EXERCISE INSTRUCTIONS | Count how many lines of the records contain the string "this", treating uppercase and lowercase as different. Give only the number.

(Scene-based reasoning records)
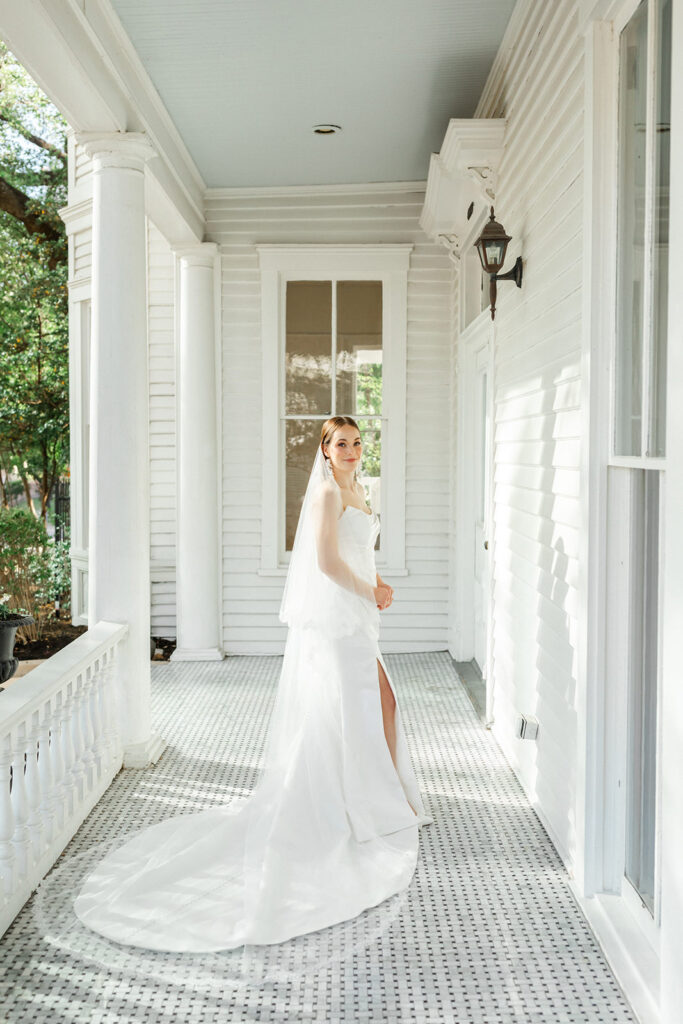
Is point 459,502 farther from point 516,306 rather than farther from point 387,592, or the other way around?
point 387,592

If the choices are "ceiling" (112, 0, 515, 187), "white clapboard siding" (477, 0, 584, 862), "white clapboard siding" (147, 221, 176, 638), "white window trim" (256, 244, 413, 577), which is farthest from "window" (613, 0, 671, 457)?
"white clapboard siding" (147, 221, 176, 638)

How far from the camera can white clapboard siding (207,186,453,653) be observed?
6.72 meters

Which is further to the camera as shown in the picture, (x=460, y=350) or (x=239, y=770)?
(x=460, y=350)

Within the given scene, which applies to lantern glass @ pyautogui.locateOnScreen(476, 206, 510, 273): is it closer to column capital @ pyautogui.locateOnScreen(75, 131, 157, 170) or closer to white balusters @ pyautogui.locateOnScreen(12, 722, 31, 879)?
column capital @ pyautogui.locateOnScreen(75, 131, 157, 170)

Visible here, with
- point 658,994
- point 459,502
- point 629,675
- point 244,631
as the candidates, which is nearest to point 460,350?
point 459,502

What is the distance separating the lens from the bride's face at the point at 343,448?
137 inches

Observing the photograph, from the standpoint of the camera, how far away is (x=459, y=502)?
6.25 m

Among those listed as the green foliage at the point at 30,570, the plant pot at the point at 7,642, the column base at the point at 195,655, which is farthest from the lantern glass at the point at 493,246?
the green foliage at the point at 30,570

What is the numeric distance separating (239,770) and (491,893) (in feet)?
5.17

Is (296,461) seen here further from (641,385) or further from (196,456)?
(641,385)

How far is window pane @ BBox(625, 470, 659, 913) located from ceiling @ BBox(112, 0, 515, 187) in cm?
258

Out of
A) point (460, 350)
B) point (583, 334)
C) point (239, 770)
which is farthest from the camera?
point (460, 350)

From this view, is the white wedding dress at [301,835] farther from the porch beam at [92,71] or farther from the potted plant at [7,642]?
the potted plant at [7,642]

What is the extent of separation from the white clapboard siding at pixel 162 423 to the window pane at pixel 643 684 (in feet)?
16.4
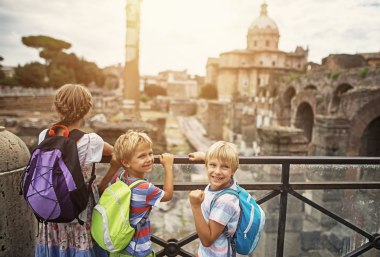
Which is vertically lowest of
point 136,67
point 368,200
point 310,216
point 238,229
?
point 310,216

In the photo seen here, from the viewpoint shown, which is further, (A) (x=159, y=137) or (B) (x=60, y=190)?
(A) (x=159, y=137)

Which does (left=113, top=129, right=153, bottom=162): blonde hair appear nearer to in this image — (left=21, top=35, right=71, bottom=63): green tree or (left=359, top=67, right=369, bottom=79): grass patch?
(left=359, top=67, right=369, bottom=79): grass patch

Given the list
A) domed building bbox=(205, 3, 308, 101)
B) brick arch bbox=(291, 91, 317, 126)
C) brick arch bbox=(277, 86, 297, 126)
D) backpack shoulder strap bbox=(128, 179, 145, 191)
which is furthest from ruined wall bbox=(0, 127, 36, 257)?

COMPLETE OUTPUT | 2